**List of tasks**.
**a.** In the forum thread about collecting credit union annual reports, which organization does Brendan Burgess say might open its library or files for academic work?
**b.** Resume the forum thread on gathering credit union annual reports from the point where it stops.

--- START OF Page excerpt ---

# Where can I collect lots of Credit Union Annual Reports



## report_hunt (7 Feb 2014)

Hi, I'm trying to collect as many annual reports from credit unions over the last 4 years or so to analyse their figures and just get a solid picture of the credit union sector as a whole. I've collected quite a few so far, maybe most that are available on individual credit union websites. 

Does anyone know if there are any resources that might collect this information that I might be able to draw from? I realize credit unions don't have to publish their accounts and that most information is only available to members. If anyone has some more information, I'd appreciate any help you could offer. Cheers!


----------



## Brendan Burgess (7 Feb 2014)

If you are doing it for academic purposes, the Irish League of Credit Unions might give you access to their library or files. 

You could also try the Central Bank, but I doubt if they will help.

--- END OF Page excerpt ---
--- START OF Dataset extract ---

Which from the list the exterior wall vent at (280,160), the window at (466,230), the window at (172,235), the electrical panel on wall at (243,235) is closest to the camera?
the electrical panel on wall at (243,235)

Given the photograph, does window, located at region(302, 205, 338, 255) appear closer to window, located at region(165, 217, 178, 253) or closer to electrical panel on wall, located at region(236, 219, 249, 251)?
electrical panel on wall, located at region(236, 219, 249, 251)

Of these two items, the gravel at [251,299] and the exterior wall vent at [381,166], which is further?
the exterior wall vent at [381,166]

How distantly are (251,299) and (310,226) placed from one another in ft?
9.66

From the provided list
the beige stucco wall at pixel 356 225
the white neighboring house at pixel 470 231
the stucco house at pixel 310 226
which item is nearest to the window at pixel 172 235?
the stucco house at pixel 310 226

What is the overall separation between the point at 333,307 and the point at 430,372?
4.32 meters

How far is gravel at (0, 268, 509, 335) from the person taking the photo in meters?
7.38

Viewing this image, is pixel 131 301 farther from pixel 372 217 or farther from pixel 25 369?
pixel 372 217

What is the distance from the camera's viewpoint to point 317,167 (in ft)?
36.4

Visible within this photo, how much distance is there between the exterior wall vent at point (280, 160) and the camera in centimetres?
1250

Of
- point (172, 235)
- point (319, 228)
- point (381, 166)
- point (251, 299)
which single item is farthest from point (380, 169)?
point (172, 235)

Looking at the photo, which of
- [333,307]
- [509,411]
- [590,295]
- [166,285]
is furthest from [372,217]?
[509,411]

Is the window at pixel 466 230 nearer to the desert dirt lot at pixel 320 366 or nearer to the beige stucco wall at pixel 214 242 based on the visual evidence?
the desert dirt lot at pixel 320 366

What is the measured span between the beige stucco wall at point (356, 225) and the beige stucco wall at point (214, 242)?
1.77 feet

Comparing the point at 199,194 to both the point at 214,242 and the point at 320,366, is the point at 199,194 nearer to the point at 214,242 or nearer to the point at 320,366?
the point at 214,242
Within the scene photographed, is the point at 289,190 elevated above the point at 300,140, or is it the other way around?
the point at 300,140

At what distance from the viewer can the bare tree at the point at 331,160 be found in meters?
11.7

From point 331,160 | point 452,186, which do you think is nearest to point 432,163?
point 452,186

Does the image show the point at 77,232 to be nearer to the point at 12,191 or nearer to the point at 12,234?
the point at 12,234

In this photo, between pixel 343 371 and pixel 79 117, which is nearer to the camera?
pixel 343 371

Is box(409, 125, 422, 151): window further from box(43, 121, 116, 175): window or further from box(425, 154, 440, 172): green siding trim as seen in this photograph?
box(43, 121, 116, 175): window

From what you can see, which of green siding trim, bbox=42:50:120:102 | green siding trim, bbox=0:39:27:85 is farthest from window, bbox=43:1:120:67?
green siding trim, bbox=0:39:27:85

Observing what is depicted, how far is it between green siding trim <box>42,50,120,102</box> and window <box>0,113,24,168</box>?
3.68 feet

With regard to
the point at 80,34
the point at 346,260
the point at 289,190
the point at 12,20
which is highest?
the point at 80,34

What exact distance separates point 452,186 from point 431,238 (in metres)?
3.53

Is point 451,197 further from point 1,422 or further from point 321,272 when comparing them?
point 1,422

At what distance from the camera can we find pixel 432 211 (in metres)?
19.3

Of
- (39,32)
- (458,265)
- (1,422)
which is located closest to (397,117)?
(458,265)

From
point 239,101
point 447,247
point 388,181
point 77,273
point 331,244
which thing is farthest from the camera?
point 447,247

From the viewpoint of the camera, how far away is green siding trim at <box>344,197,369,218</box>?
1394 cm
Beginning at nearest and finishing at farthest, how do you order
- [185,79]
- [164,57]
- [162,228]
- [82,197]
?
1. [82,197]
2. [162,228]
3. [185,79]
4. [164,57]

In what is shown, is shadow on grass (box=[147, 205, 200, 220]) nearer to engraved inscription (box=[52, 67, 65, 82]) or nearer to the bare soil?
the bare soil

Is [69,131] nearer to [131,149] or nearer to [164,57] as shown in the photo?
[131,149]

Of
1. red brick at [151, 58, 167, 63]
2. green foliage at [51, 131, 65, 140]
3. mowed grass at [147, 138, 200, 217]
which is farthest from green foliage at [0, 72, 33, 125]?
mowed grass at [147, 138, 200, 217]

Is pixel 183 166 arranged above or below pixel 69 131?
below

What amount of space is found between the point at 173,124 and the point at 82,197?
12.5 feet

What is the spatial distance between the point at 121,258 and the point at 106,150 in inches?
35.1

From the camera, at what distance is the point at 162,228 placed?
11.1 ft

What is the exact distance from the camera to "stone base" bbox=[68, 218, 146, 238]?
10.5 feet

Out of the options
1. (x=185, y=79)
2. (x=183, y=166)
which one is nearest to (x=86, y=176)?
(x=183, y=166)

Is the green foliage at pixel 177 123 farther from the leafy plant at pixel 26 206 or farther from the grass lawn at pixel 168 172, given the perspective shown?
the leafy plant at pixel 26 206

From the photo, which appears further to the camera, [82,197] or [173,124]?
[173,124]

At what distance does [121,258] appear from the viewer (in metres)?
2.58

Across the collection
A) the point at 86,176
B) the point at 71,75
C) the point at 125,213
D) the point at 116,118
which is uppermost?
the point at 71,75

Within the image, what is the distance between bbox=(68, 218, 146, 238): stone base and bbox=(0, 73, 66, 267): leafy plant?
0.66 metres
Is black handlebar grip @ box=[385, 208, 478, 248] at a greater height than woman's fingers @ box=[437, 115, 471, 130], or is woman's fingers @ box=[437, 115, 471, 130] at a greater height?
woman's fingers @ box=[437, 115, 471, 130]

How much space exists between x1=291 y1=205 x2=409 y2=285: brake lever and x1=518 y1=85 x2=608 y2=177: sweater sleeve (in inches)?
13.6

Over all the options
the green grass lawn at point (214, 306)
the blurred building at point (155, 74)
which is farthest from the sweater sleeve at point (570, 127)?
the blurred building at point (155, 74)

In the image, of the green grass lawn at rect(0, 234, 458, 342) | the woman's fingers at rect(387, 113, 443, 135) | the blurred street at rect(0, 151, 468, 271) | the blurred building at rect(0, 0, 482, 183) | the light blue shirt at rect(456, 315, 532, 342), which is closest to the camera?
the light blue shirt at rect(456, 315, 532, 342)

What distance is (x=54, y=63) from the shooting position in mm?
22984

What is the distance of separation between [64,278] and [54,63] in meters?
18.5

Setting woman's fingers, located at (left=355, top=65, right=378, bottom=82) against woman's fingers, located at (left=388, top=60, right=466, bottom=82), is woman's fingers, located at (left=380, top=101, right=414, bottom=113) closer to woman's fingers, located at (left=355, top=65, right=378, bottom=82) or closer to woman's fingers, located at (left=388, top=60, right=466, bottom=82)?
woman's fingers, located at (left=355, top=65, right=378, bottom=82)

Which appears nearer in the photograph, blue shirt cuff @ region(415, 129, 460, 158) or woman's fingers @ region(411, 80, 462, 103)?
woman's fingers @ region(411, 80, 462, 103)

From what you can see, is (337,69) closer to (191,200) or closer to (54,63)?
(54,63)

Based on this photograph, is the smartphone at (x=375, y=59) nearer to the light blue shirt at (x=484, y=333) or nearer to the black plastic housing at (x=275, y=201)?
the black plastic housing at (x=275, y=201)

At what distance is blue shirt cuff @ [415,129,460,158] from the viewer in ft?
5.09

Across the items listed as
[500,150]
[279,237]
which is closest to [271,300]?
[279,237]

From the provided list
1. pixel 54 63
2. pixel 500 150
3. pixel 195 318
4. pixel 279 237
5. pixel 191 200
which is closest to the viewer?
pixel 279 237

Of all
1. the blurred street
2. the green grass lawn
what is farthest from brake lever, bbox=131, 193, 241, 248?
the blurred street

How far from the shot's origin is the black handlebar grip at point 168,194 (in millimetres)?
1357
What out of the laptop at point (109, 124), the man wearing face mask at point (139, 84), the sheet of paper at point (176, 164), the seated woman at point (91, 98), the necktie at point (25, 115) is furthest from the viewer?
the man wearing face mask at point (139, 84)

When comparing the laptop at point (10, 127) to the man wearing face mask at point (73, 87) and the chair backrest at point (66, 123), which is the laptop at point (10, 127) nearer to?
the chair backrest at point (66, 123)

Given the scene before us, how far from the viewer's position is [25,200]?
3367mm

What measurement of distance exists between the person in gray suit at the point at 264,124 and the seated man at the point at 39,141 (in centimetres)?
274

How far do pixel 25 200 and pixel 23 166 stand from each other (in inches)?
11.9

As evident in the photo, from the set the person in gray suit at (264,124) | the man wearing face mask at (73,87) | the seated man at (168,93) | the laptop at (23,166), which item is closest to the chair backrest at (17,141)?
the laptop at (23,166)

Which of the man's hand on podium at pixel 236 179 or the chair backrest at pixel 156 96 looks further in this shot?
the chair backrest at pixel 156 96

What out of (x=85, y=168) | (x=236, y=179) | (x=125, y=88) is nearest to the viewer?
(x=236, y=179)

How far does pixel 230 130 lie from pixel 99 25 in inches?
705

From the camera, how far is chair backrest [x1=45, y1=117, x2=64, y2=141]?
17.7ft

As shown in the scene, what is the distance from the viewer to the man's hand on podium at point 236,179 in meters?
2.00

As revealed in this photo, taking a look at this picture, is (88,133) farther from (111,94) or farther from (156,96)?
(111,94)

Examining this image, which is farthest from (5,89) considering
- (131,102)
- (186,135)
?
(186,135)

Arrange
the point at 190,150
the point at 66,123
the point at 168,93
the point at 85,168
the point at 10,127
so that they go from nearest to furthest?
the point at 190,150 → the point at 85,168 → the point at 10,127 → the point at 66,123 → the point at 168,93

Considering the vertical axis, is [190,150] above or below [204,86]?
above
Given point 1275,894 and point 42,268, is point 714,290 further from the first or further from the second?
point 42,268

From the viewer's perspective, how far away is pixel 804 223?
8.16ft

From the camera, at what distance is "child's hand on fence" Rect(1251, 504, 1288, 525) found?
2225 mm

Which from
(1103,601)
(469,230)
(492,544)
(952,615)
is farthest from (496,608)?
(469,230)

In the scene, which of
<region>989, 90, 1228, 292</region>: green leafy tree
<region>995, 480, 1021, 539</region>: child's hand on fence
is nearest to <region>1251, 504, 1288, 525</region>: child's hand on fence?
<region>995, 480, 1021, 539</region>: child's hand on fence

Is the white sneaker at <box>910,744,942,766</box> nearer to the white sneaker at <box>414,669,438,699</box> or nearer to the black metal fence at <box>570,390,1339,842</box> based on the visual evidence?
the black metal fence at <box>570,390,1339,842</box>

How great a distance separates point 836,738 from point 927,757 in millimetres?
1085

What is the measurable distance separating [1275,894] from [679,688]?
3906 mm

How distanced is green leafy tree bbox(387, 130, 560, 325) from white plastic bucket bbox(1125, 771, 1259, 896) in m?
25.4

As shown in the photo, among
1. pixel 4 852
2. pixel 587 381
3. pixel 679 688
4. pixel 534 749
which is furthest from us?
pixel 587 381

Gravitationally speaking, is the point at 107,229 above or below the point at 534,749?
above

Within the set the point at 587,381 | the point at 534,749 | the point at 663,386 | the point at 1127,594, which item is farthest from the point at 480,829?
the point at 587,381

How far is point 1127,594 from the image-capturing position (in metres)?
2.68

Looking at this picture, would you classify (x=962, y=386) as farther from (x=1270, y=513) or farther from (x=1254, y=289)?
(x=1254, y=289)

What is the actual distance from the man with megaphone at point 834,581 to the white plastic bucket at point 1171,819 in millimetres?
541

--- END OF Dataset extract ---

**The replies**.
**a.** The Irish League of Credit Unions.

**b.**
Brendan


----------



## Paddyman (7 Feb 2014)

The Registrar of Friendly Societies might be worth contacting!


----------



## WizardDr (11 Mar 2014)

Many have their Reports on their web sites

They all follow a similar layout.

The ILCU for affiliated unions used have analysis.

CBI have it all but probably wont give it to you.

And Today's Quiz Questions:

1. Name any Irish Bsnk that survived the Tsunami?

(Note Post Office Savings Bank is not allowed as an answer.)

2. Name more than 2 Credit Union failures.

3. How many Credit Unions are there - to the nearest hundred will do.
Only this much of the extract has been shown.